* Texto fornecido *

+-------+

Palavras-chave: Morfoestrutura, Cordilheira Mesoceânica, Atlântico Sul.

ABSTRACT

The South Atlantic Ridge (SAR) morphology is investigated, focusing on the topography variation across and along the ridge axis, as well as tectonic segmentation, residual gravity and basalt geochemistry variation. This analysis of the SAR allows inferring on the origin and processes that forms the ridge morphology. The analysis of the SAR morphology on a scale larger than 1.000 km revealed two topographic bulges on the northern and southern ends of the South Atlantic (SA) separated by a relatively deep central region. This morphological variation defined three topographic domains, called North, Central and South, localized around 10ºS, 25ºS and 40ºS. These results suggested an enhanced magmatism under the ridge axis on the north and south of the SAR, while tectonic processes and sparse magmatism controls the central domain. Such a pattern is probably related to processes in the asthenospheric mantle, and suggests regional mantle heterogeneities in the SA. On the northern and southern ends of the SAR, the ridge axis seems to be fed by deep sources in the mantle, as indicated by the large bulges observed, while the central part of SAR is probably related to a denser and/or cooler region. More detailed analysis of the SAR morphology revealed the existence of 20 tectonic segments, which showed a remarkable variation. The central rift valley with an average depth of 3,267 m is usually observed along the SAR, but certain regions lack central rift. The width of the central valley as well as the height of the rift mountains vary quite a lot, suggesting the importance of local accreting processes influencing the ridge axial morphology.

+-------+

* Dados fornecidos *
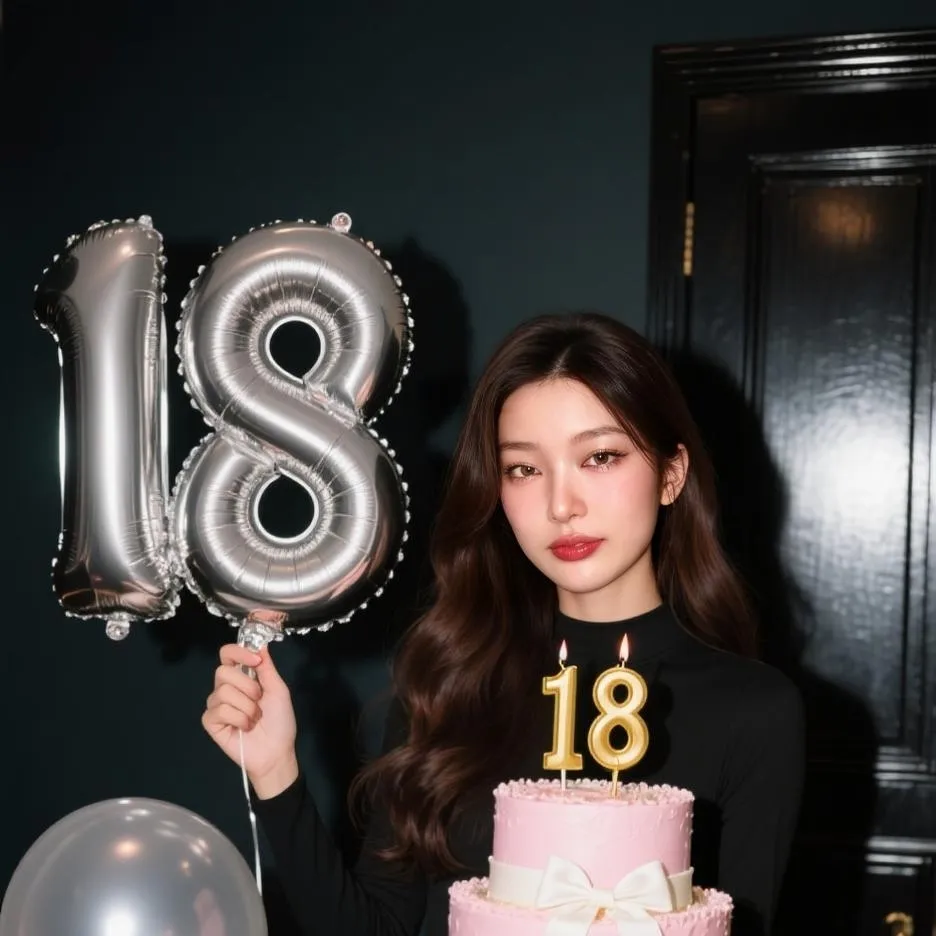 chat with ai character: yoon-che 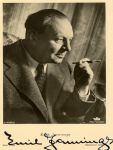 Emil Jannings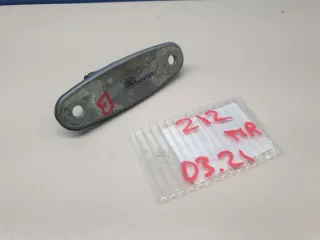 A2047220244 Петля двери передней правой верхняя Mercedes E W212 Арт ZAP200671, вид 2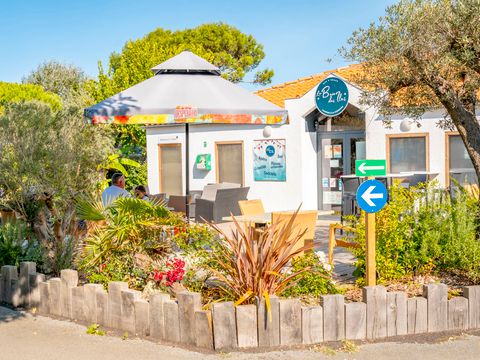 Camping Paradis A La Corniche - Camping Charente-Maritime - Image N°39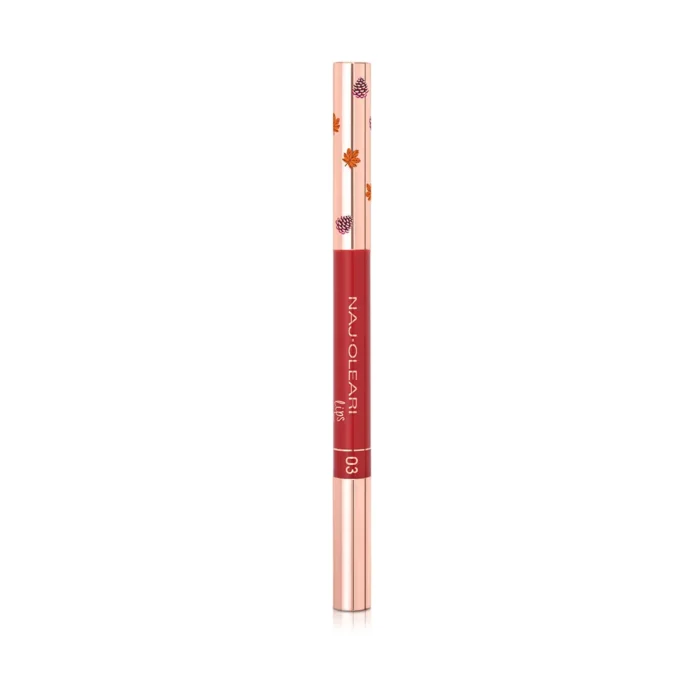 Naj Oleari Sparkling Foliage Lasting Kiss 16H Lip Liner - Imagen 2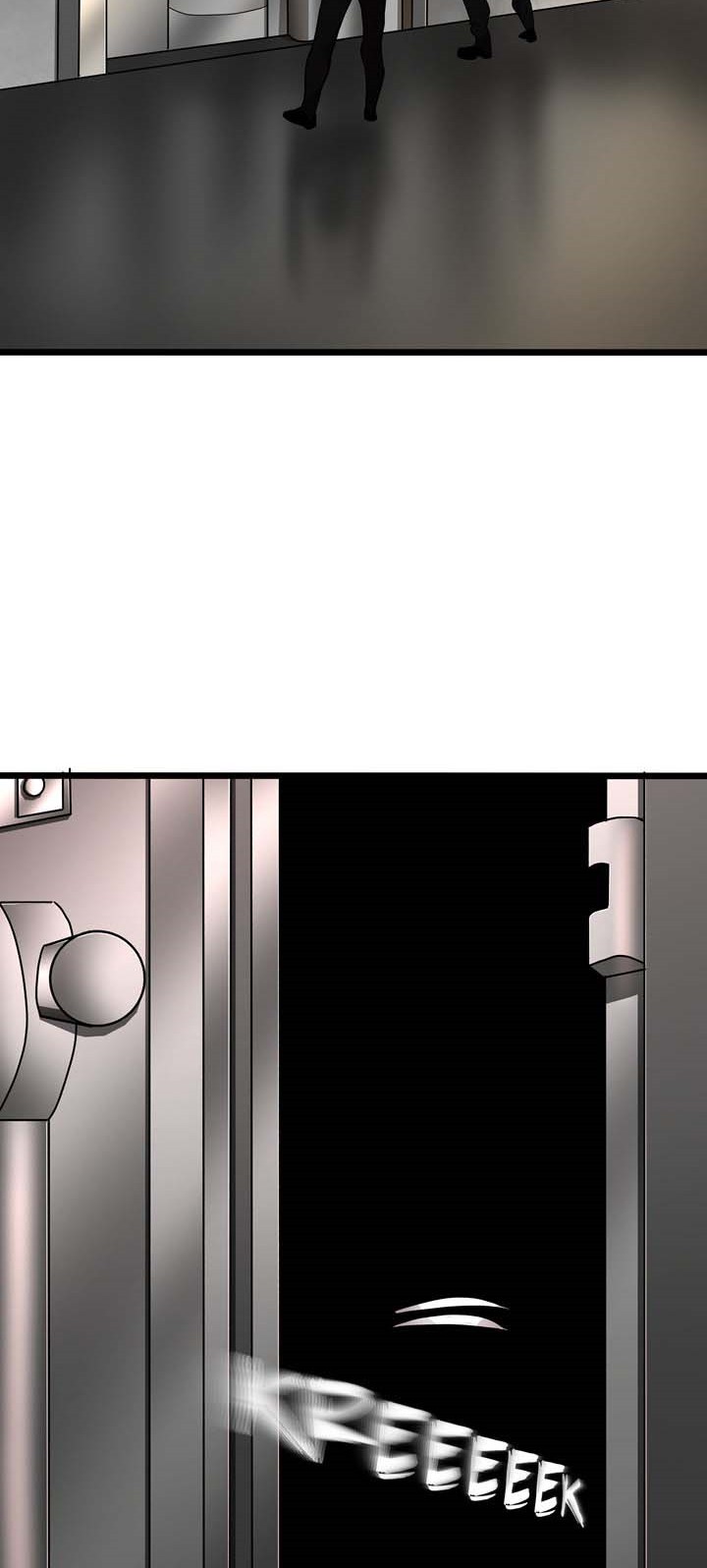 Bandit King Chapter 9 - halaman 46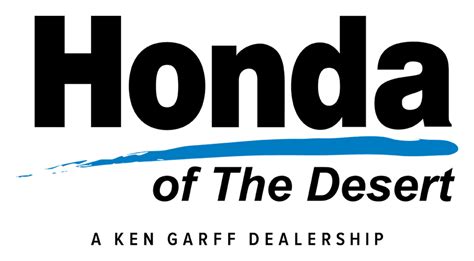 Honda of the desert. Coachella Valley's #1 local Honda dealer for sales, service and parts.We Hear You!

+-------+

* Usando as informações *
1. Traduza para o português esta frase do texto fornecido: "The central rift valley with an average depth of 3,267 m is usually observed along the SAR, but certain regions lack central rift."
2. Com base no texto fornecido, responda:
(a) Como se chamam os três domínios topográficos identificados?
(b) Quantos segmentos tectônicos a análise mais detalhada revelou?
(c) Qual é a profundidade média do vale de rifte central?
Baseie-se somente no texto fornecido.

* Respostas às tarefas *
1. O vale de rifte central, com profundidade média de 3.267 m, é geralmente observado ao longo da SAR, mas certas regiões não têm rifte central.

2.
(a) North, Central e South.
(b) 20 segmentos tectônicos.
(c) 3.267 m.